Così, dopo aver completato la visione de “Il Re”, ottima ed ambiziosa rivisitazione dell’“Enrico V” di Shakespeare, ho sentito l’esigenza di stemperare con qualcosa di più abbordabile. Proprio in quei giorni, guarda caso, approdava su Netflix la nuova creatura del duo David Benioff e D. B. Weiss, che la maggior parte di voi ricorderà per la fruttuosa esperienza con “Il Trono di Spade”.

Quindi eccoci alle prese con un nuovo dark fantasy ricco di cospirazioni, sesso e battaglie?
Non proprio…
In realtà, il film diretto da Peter Sollett è ambientato ai giorni nostri, e potrebbe venir catalogato alla stregua di un teen drama dalle tinte comiche condito con la nostra salsa preferita, ossia quella metallica.

Le tematiche, senza sviscerare la trama, le avrete già intuite, visto che sono pressoché ineludibili in questo tipo di pellicola: superamento degli stereotipi, progressiva accettazione di se stessi e degli altri, comprensione del vero significato dell’amicizia, percorso di maturazione volto al superamento di steccati ideologici auto-imposti… Tutto ciò viene veicolato attraverso il rapporto fra due migliori amici, che suonano nella medesima band (gli Skullfucker), uno dei quali (il chitarrista) appare da subito come il tipico defender oltranzista ed intransigente, mentre l’altro (il batterista) mette in evidenza un approccio alla materia ben più casual e meno ideologico.
A complicare ulteriormente l’assunto, come immaginerete, intervengono altri elementi immancabili quali bulli, rapporti familiari complicati e fidanzate musiciste pronte a distruggere gli equilibri precostituiti come novelle Yoko Ono

Insomma, inutile girarci intorno: l’originalità della sceneggiatura non rappresenta certo la qualità più fulgida di “Metal Lords”, che tuttavia riesce comunque a farsi apprezzare grazie a personaggi principali ben tratteggiati (su quelli secondari, invece, si poteva fare qualcosa di più), ad una colonna sonora d’eccezione (cito ex multis Iron Maiden, Metallica, Judas Priest, Mastodon e Pantera, ma è davvero caruccio anche il brano inedito, “Machinery of Torment”), e ad un buon livello medio di recitazione (anche qui: bravissimi i giovani protagonisti, un po’ meno gli altri).
Non manca il cameo, invero piuttosto gustoso, di alcuni nostri beniamini musicali, peraltro tutti accorpati nella medesima scena nelle vesti di consiglieri spirituali -mini-spoiler: il più saggio è Rob Halford, ma che ve lo dico a fare?-.

Sotto il profilo della filologia metallara, poi, non si registrano marchiane incongruenze o imprecisioni tali da compromettere la verosimiglianza delle vicende narrate.
Se mi è concesso, però, una piccola critica mi sento di muoverla: capisco che il film sia prodotto, tra gli altri, anche da Tom Morello, ma inserire i Rage Against the Machine nell’elenco delle influenze di un metalhead adolescente duro e puro mi è parso un tantinello forzato.
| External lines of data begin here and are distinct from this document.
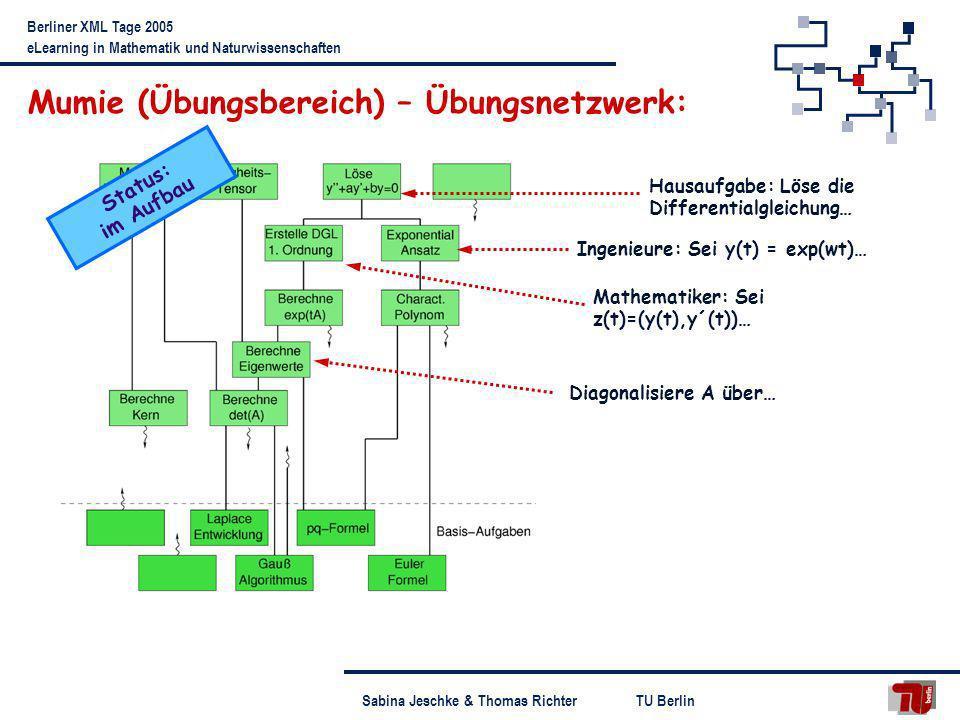 TU BerlinSabina Jeschke & Thomas Richter Berliner XML Tage 2005 eLearning in Mathematik und Naturwissenschaften Mumie (Übungsbereich) – Übungsnetzwerk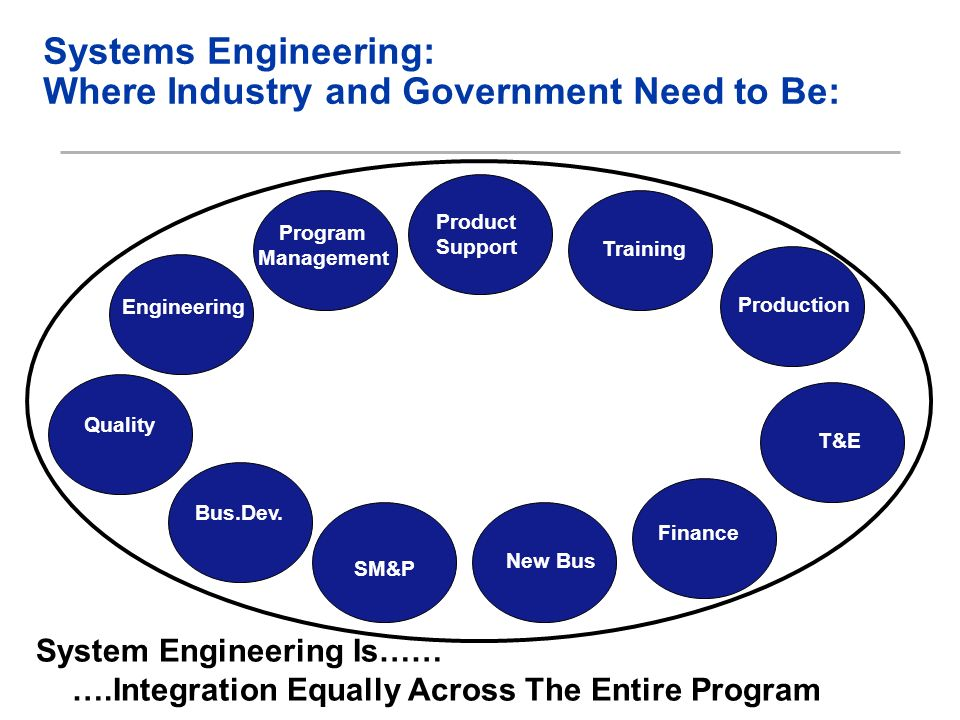 System Engineering Is…… ….Integration Equally Across The Entire Program Systems Engineering: Where Industry and Government Need to Be: Product Support Engineering Training T&E Production Quality Program Management New Bus Bus.Dev.
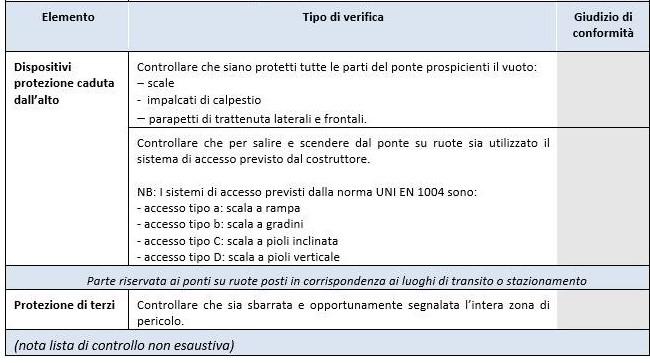 Sicurezza_cantieri_3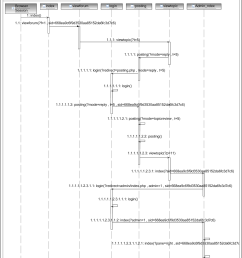 an example of a generated sequence diagram [ 1022 x 1158 Pixel ]
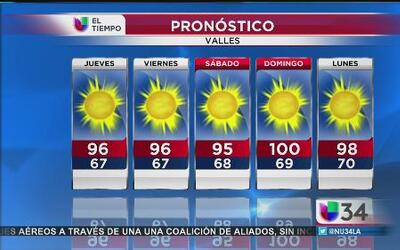 Advierten ola de calor y amenazas de incendios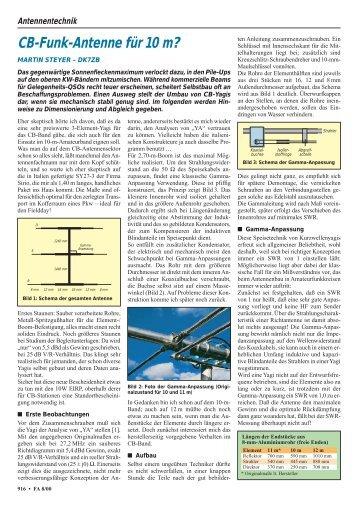 dualband log periodic antenne f r 2m und 70cm im vsv. Black Bedroom Furniture Sets. Home Design Ideas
Nulla di imperdonabile, comunque sia.

Si torna infine alle considerazioni svolte in premessa: se Lev Tolstoj costituisce la lettura più leggera che vi concedete, e vi cibate esclusivamente di film d’essai cecoslovacchi, ma coi sottotitoli in tedesco -se non avete colto il riferimento verrete crocifissi in sala mensa-, lasciate pure “Metal Lords” lì dov’è.
Se al contrario vi può bastare un prodotto divertente, ben confezionato e nel complesso più che godibile, concedete pure una chance agli Scopatori Cranici (gli addetti ai sottotitoli di Netflix hanno tradotto così, che vi devo dire…)!